- Directions
(1) Answer from the text about the zoo conference:
(a) Who is in charge of the conference agenda?
(b) How do gorilla births in zoos currently compare with zoo deaths?
(c) What does the controversy surround?
(2) List every kind of animal that the text about the zoo conference names specifically, leaving out the general word "primates."

The conference centers on ways that zoos can establish self-sustaining populations of gorillas, chimpanzees and other primates already endangered in their native lands, according to Kurt Benirschke, the San Diego Zoo’s research director in charge of the agenda. Zoos can no longer replenish their collections from the wild, Benirschke said, and increasingly may be called upon to repopulate areas where species such as the pygmy chimpanzee or California condor are extinct or on the verge of extinction.

“For example, we should be able to reproduce gorillas in captivity even though their births at present are lower than (zoo) deaths,” Benirschke said. “It’s not necessary that their (zoo) environment include parasites and viruses that primates, by having been used in medical research, have helped eliminate for humans.”

The controversy surrounds not the zoos’ goals, but their methods of achieving those self-sustaining animal populations.

- Provided material
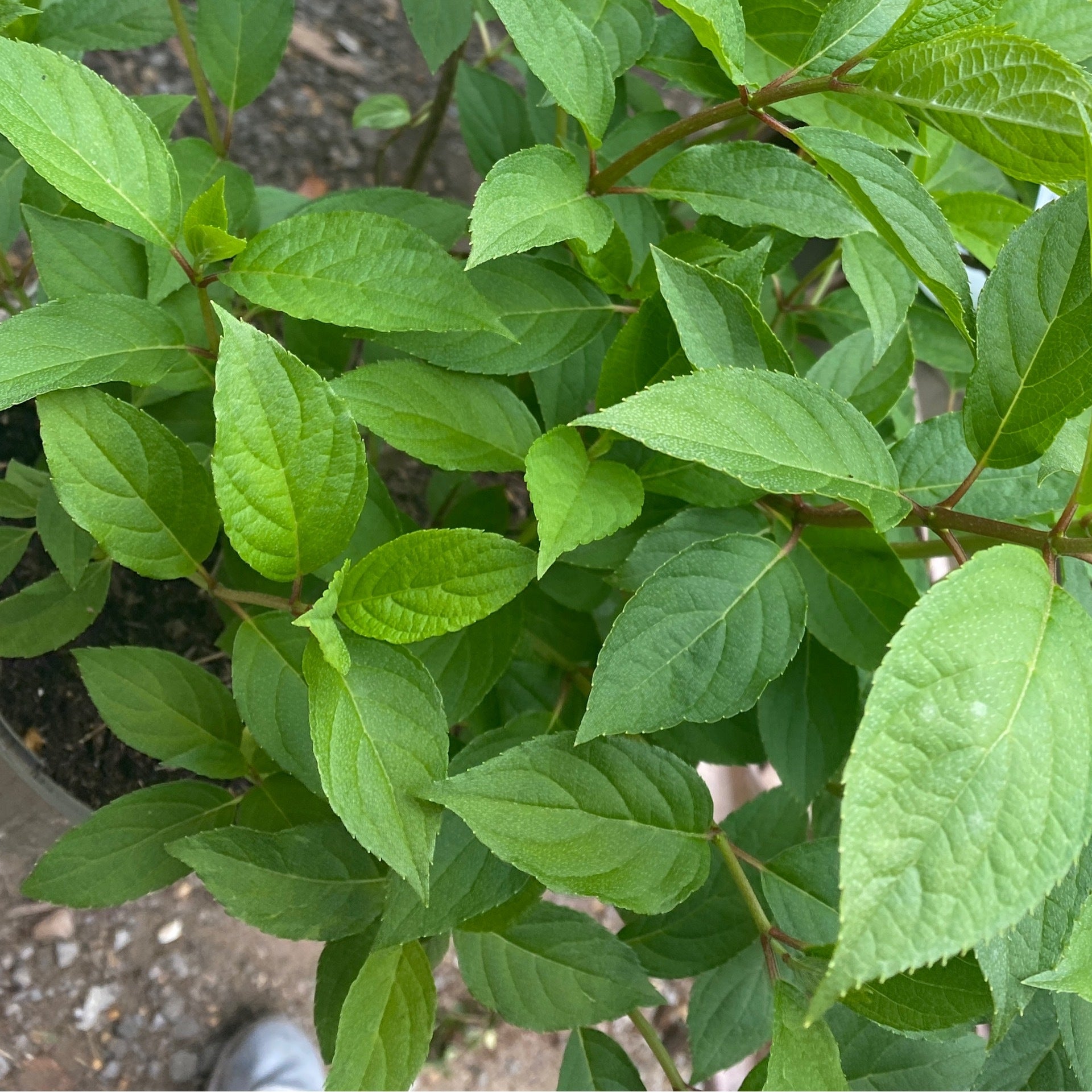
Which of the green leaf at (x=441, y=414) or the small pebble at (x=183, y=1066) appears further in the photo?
the small pebble at (x=183, y=1066)

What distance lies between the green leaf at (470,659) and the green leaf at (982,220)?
20.3 inches

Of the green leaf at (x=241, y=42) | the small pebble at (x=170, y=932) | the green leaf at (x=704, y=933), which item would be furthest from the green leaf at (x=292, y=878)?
the small pebble at (x=170, y=932)

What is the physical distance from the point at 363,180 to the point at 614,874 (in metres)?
1.35

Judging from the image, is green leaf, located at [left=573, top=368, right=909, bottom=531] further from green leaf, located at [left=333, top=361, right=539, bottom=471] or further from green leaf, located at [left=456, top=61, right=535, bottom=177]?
green leaf, located at [left=456, top=61, right=535, bottom=177]

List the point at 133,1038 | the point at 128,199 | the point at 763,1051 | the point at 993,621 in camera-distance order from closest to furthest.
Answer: the point at 993,621 → the point at 128,199 → the point at 133,1038 → the point at 763,1051

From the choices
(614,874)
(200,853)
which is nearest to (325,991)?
(200,853)

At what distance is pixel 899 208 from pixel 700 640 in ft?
0.96

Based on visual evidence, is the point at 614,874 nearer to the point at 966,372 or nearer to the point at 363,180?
the point at 966,372

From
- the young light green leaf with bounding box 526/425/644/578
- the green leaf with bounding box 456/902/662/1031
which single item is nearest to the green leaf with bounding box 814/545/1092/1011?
the young light green leaf with bounding box 526/425/644/578

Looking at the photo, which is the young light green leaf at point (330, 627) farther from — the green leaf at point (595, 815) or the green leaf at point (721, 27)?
the green leaf at point (721, 27)

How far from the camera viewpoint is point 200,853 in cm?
66

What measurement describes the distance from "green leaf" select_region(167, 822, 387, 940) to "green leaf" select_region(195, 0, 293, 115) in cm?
66

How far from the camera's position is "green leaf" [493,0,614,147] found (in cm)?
57

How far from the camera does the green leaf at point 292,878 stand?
0.67m
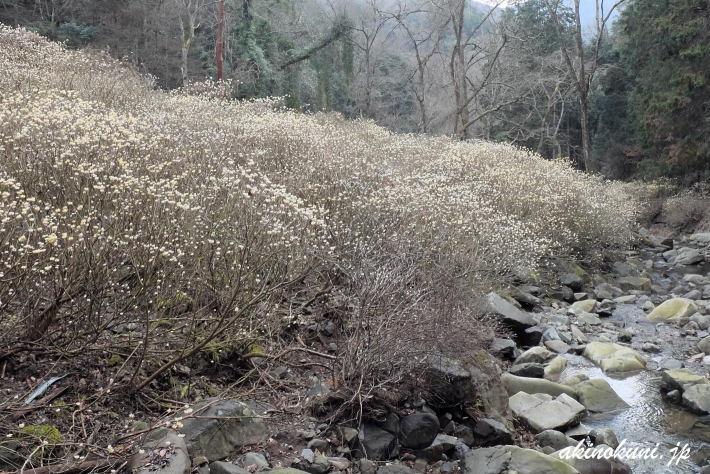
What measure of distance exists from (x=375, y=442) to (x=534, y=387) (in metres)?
2.67

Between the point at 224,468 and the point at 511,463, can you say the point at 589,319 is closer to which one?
the point at 511,463

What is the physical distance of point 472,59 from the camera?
23.1 m

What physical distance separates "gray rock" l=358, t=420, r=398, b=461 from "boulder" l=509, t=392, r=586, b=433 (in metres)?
1.84

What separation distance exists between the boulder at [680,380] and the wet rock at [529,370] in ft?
4.96

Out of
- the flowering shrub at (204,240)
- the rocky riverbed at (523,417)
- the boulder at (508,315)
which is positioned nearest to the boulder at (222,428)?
the rocky riverbed at (523,417)

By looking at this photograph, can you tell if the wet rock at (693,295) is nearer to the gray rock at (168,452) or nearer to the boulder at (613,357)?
the boulder at (613,357)

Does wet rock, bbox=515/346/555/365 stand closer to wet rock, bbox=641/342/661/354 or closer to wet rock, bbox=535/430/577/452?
wet rock, bbox=641/342/661/354

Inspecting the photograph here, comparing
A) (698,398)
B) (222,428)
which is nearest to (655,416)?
(698,398)

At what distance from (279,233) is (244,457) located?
1982 millimetres

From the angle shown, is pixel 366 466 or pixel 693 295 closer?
pixel 366 466

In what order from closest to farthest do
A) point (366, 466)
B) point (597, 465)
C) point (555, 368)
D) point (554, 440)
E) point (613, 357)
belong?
1. point (366, 466)
2. point (597, 465)
3. point (554, 440)
4. point (555, 368)
5. point (613, 357)

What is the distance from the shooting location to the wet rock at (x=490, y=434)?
204 inches

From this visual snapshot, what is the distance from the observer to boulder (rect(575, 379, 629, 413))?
6.32 metres

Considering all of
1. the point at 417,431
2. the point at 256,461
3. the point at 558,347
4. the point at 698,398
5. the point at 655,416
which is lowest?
the point at 655,416
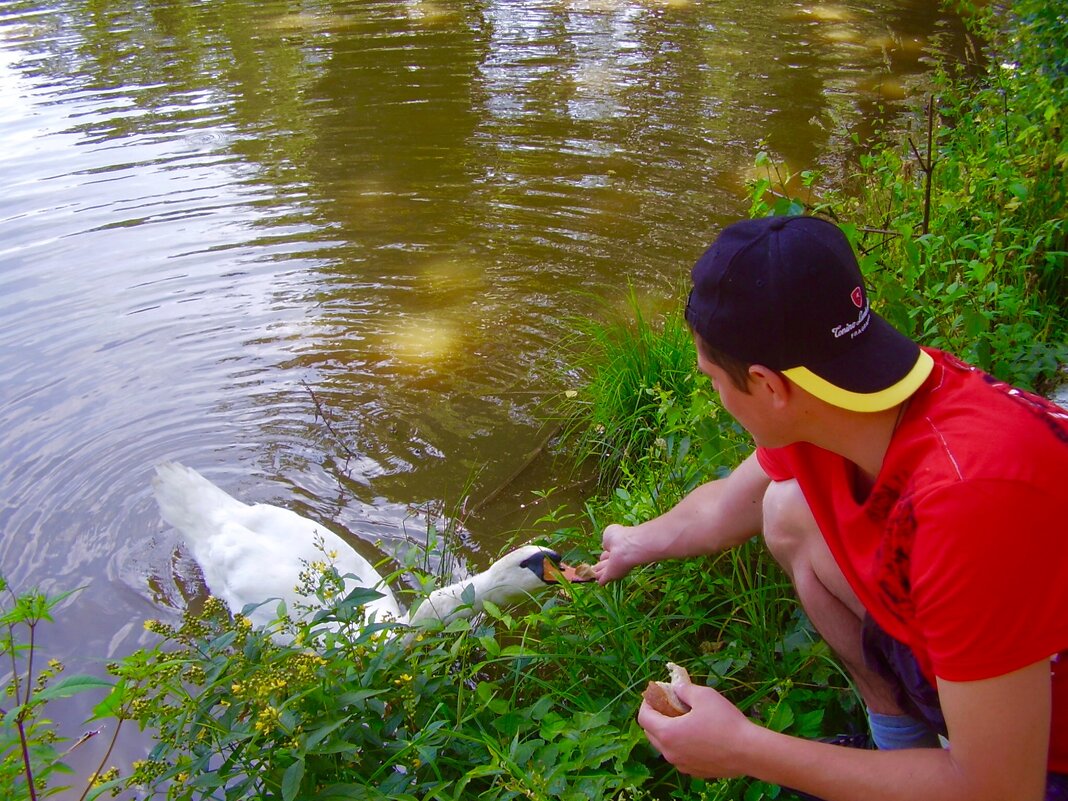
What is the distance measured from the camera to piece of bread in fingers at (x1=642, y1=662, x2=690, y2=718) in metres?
1.86

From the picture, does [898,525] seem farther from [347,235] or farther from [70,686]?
[347,235]

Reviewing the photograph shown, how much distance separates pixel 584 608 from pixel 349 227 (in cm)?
420

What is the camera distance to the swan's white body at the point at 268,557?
109 inches

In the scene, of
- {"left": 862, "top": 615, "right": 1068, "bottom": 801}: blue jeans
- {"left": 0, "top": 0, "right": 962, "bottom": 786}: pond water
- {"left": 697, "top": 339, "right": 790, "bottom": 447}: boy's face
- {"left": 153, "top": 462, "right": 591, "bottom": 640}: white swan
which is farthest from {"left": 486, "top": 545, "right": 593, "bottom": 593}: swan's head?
{"left": 697, "top": 339, "right": 790, "bottom": 447}: boy's face

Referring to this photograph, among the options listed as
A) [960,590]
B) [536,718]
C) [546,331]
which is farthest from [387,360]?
[960,590]

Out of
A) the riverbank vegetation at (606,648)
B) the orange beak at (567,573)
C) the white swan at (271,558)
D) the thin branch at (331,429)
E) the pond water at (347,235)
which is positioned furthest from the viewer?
the thin branch at (331,429)

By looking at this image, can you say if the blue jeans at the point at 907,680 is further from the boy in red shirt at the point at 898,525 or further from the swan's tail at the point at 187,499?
the swan's tail at the point at 187,499

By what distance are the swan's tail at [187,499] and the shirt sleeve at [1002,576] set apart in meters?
2.81

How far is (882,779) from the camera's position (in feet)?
5.13

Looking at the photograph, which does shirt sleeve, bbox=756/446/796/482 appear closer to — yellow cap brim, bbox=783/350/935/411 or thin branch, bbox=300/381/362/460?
yellow cap brim, bbox=783/350/935/411

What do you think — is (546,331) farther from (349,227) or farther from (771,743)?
(771,743)

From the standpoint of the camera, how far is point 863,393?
60.1 inches

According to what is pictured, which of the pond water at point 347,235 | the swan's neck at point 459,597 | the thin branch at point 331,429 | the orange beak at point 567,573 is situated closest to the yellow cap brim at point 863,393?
the orange beak at point 567,573

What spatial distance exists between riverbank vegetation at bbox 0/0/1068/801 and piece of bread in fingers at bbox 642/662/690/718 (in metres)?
0.15
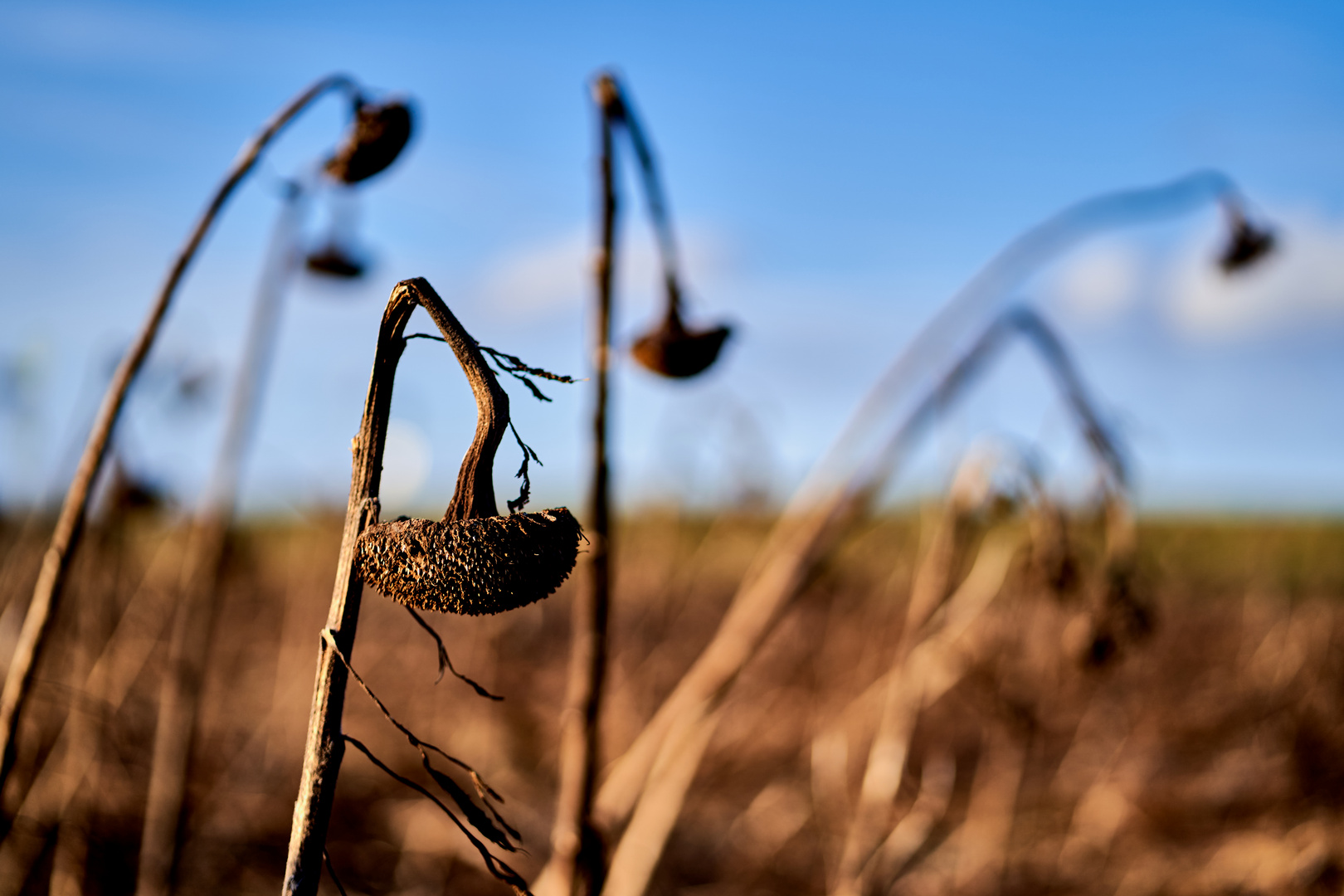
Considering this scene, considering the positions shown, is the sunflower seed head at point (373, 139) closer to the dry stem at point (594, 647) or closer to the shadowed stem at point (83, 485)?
the shadowed stem at point (83, 485)

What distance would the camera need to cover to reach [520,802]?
130 inches

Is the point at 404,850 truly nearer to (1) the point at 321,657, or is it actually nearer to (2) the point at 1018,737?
(2) the point at 1018,737

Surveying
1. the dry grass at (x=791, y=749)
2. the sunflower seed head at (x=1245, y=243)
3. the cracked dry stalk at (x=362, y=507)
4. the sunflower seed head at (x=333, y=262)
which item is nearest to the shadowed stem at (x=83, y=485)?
the dry grass at (x=791, y=749)

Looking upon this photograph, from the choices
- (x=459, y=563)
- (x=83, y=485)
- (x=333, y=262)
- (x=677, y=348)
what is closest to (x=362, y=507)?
(x=459, y=563)

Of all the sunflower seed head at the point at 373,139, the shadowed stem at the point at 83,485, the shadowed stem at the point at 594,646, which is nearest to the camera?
the shadowed stem at the point at 83,485

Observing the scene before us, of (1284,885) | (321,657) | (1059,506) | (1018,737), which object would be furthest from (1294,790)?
(321,657)

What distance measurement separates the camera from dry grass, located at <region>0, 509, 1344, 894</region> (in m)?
2.30

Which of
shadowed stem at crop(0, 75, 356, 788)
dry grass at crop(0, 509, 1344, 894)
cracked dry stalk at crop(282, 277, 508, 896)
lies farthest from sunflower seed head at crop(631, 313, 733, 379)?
cracked dry stalk at crop(282, 277, 508, 896)

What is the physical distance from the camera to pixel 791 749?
4621mm

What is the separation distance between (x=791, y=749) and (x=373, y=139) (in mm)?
4191

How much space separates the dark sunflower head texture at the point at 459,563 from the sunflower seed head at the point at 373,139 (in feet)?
1.95

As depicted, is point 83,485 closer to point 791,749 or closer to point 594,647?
point 594,647

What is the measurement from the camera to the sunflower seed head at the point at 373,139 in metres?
0.98

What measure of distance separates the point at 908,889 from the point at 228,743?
281 centimetres
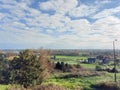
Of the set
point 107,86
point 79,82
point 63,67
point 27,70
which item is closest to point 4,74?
point 27,70

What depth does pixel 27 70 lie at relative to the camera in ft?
88.4

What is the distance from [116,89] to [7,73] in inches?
658

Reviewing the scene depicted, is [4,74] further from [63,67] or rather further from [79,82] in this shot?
[63,67]

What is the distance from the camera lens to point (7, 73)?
33.6 m

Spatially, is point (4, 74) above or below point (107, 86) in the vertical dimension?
above

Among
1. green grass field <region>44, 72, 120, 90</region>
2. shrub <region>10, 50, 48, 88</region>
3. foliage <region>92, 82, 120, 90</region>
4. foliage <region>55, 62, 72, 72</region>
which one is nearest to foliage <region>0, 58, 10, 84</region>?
shrub <region>10, 50, 48, 88</region>

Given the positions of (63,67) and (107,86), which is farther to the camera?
(63,67)

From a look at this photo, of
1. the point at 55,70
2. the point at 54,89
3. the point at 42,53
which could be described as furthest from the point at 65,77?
the point at 54,89

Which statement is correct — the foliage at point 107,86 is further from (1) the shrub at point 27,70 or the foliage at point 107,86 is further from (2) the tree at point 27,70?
(2) the tree at point 27,70

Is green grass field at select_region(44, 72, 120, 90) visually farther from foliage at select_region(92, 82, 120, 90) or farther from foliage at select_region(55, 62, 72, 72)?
foliage at select_region(55, 62, 72, 72)

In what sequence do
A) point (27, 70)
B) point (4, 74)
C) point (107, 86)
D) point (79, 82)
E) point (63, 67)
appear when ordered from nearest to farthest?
1. point (27, 70)
2. point (107, 86)
3. point (79, 82)
4. point (4, 74)
5. point (63, 67)

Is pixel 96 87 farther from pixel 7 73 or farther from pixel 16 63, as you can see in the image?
pixel 7 73

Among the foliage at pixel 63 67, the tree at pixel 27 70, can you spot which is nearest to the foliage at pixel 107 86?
the tree at pixel 27 70

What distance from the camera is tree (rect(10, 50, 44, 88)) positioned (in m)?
26.5
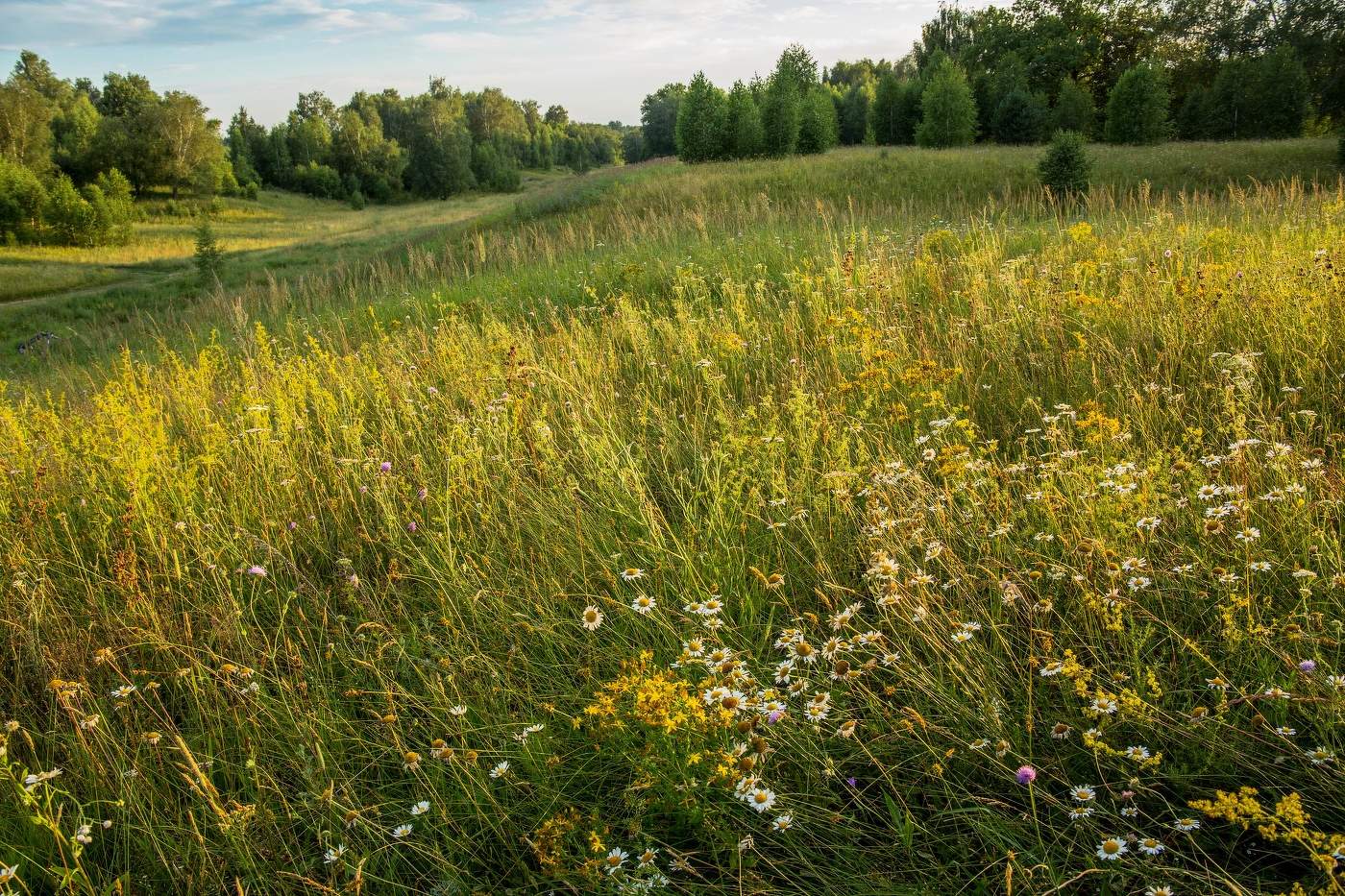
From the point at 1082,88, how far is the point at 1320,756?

- Answers to the exercises
(1)
(a) Kurt Benirschke, the San Diego Zoo's research director.
(b) Gorilla births are lower than zoo deaths.
(c) The zoos' methods of achieving self-sustaining animal populations, not their goals.

(2)
gorillas
chimpanzees
pygmy chimpanzee
California condor